Way back before I got the fabric, I experimented on a piece of 22-count fabric I had and decided not to do the crosses with 2 threads as specified. You can stitch with 2 strands but it completely covers the fabric and I actually liked the effect of 1 strand which lets you see the x’s (if you look closely enough). Of course I forgot all this by the time I got started stitching, but now I’m on track and doing everything (x’s and top-stitching) with one thread. It’s a little tricky because stitching over 1, there is a tendency for the floss to slip along the fabric threads. To make the x’s behave, I’m completing them as I go. For the top-stitching, I just have to be careful and not pull the floss too tight.

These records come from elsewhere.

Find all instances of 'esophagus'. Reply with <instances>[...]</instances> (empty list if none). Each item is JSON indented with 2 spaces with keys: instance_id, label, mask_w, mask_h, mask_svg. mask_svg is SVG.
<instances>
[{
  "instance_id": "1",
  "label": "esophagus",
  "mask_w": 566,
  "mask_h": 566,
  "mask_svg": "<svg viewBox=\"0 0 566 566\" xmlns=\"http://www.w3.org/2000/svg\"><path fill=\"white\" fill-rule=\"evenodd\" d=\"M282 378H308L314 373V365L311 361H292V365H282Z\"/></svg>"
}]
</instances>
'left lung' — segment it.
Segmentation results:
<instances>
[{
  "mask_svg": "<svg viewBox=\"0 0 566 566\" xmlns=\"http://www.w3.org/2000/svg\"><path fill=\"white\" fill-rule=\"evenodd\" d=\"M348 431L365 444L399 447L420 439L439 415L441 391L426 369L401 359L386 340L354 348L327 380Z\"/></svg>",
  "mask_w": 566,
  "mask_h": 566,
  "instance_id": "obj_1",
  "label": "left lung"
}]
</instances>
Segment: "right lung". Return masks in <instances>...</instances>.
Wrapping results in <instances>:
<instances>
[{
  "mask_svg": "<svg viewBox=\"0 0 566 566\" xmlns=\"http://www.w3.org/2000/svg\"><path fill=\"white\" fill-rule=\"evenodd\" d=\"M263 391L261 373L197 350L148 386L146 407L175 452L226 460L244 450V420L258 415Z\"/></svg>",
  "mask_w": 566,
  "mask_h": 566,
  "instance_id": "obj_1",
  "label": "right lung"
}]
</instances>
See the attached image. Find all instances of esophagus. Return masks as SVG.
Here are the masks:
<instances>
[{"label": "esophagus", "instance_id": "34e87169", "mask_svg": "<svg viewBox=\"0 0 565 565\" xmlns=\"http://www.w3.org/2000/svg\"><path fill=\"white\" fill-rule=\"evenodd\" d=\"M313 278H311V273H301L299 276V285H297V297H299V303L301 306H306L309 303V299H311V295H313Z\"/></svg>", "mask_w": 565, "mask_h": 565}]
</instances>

If you wonder how I could see to do this in the car, mostly I couldn’t. I really need a magnifier even for normal-sized stitching. My glasses don’t let me focus close enough to see so I just take them off and stitch with my nose. But the interstates are not as smooth as they ought to be, so this worked better when we were visiting and I was not being bumped up and down.

It goes pretty fast — this is about 2 weeks worth of progress and I have used almost one skein of white floss. You don’t have to refer to the chart all that often, but some of the squares are almost solid stitching so I really have no idea how long it will take. I plan to put this aside and go back to the fruit crate label when I get to the end of the first skein.

Trip to Tennessee
Tuesday, July 1st, 2008

We just got back from a trip to east Tennessee. I have relatives there and it has been a while since we visited. When I was a kid, we used to go to Tennessee almost every summer, but we lived a lot closer then. It’s a 16-hour drive from Texas. Of course the big attraction in east Tennessee (besides my relatives) is the Great Smoky Mountains. This time of year the woods are full of rhododendrons.

You see a lot more different flowers in late April or early May but the rhododendrons are really spectacular. These were on the Parsons Branch road, a one-way drive through the woods. We did see this terrific milkweed in Cades Cove:
I think it is common milkweed, or Asclepias syriaca. It has a lovely grapey fragrance.

Cades Cove is often a good place to see wildlife. Although it was the middle of the day (not the best time for critters) we did see a black bear far off browsing the berries, and a white-tailed deer with a tiny fawn. The fawn could barely see over the tall grass and traveled in a series of leaps trying to keep up with its mother. I can see deer almost any time in my front yard snacking on my flowers and shrubs but fawns are adorable. It’s a shame they grow up into eating machines.

We also drove along the “Dragon Tail” (Route 129) which is a very winding road which follows the Little Tennessee River to Fontana Dam. Of course the Smokies are full of hydroelectric dams. This is Calderwood Dam which is the smallest one I’ve seen in Tennessee:

You have to be out early in the morning, usually, to see the mist that gives the Smokies their name. The haze in this picture is mostly an indication that I need a UV filter.